═════ Dataset records
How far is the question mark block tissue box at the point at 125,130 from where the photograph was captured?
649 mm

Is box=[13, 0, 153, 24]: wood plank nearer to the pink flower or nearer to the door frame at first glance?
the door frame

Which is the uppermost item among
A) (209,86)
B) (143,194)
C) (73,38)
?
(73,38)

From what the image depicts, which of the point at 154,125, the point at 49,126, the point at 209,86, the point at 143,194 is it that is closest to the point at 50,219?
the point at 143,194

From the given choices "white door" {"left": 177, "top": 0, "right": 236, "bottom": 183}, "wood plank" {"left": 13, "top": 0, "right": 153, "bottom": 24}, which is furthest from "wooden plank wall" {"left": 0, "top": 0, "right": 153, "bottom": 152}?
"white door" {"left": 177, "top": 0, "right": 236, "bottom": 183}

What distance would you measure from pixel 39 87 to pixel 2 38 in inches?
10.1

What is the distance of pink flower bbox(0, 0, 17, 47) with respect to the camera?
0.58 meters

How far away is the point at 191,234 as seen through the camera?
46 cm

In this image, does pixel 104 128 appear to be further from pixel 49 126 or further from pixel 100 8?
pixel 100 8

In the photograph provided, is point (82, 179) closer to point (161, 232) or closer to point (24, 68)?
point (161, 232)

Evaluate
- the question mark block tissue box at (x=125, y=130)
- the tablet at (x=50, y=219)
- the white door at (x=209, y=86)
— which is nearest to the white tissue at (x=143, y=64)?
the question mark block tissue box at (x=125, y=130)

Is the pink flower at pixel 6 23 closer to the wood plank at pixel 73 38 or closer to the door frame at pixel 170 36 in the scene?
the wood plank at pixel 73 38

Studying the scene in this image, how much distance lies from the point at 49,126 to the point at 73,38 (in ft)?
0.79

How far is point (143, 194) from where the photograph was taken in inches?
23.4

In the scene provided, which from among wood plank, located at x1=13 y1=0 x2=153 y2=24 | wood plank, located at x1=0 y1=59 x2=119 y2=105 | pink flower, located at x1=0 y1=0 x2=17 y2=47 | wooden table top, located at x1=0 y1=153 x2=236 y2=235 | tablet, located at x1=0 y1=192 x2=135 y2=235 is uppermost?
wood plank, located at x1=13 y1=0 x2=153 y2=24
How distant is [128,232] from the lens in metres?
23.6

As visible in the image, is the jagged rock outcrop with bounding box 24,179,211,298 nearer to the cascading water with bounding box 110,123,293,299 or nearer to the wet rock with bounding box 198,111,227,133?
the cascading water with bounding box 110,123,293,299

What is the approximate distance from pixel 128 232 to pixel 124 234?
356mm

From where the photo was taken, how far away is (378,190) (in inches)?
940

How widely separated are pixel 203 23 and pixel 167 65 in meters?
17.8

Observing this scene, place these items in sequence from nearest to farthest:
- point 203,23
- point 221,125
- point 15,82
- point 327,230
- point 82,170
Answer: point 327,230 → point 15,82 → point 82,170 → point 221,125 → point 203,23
══════════
Required task -
Rewrite all of the lines above, replacing every occurrence of "pink flower" with "pink blossom" and leaving everything else unchanged.

Answer to this problem -
How far is the question mark block tissue box at the point at 125,130 from where the photograph was captured?
649 mm

Is box=[13, 0, 153, 24]: wood plank nearer to the pink blossom or nearer to the door frame at first glance?
the door frame

Which is the uppermost item among
A) (209,86)
B) (143,194)
C) (73,38)
?
(73,38)

From what the image depicts, which of the point at 154,125, the point at 49,126, the point at 209,86, the point at 143,194 is it that is closest to the point at 50,219?
the point at 143,194

From the given choices "white door" {"left": 177, "top": 0, "right": 236, "bottom": 183}, "wood plank" {"left": 13, "top": 0, "right": 153, "bottom": 24}, which is furthest from "wooden plank wall" {"left": 0, "top": 0, "right": 153, "bottom": 152}?
"white door" {"left": 177, "top": 0, "right": 236, "bottom": 183}

What distance would you measure from pixel 39 87 to pixel 2 38 in inches?
10.1

What is the distance of pink blossom bbox(0, 0, 17, 47) with respect to the camera?
0.58 meters

How far away is the point at 191,234 as seen through the camera?
46 cm

In this image, does pixel 104 128 appear to be further from pixel 49 126 or further from pixel 100 8?
pixel 100 8

In the photograph provided, is point (82, 179) closer to point (161, 232) or closer to point (24, 68)?
point (161, 232)

Evaluate
- the question mark block tissue box at (x=125, y=130)
- the tablet at (x=50, y=219)
- the white door at (x=209, y=86)
— which is nearest to the white tissue at (x=143, y=64)?
the question mark block tissue box at (x=125, y=130)

Is the pink blossom at pixel 6 23 closer to the wood plank at pixel 73 38 or closer to the door frame at pixel 170 36 in the scene?
the wood plank at pixel 73 38

Studying the scene in this image, how much distance lies from the point at 49,126 to the point at 73,38 (in ft)?
0.79

How far is point (143, 194) from where the photograph was taken in inches?
23.4

In the scene provided, which from among wood plank, located at x1=13 y1=0 x2=153 y2=24 | wood plank, located at x1=0 y1=59 x2=119 y2=105 | pink blossom, located at x1=0 y1=0 x2=17 y2=47 | wooden table top, located at x1=0 y1=153 x2=236 y2=235 | tablet, located at x1=0 y1=192 x2=135 y2=235 is uppermost?
wood plank, located at x1=13 y1=0 x2=153 y2=24
How distant is [128,232] from the lens in metres?
23.6

As visible in the image, is the jagged rock outcrop with bounding box 24,179,211,298 nearer to the cascading water with bounding box 110,123,293,299 or nearer to the wet rock with bounding box 198,111,227,133?
the cascading water with bounding box 110,123,293,299

What is the approximate distance from pixel 128 232 to pixel 124 234?
356mm

From where the photo was taken, how far away is (378,190) (in inches)?
940

How widely separated are pixel 203 23 and pixel 167 65 in meters?
17.8

Observing this scene, place these items in sequence from nearest to farthest:
- point 203,23
- point 221,125
- point 15,82
- point 327,230
- point 82,170
Answer: point 327,230 → point 15,82 → point 82,170 → point 221,125 → point 203,23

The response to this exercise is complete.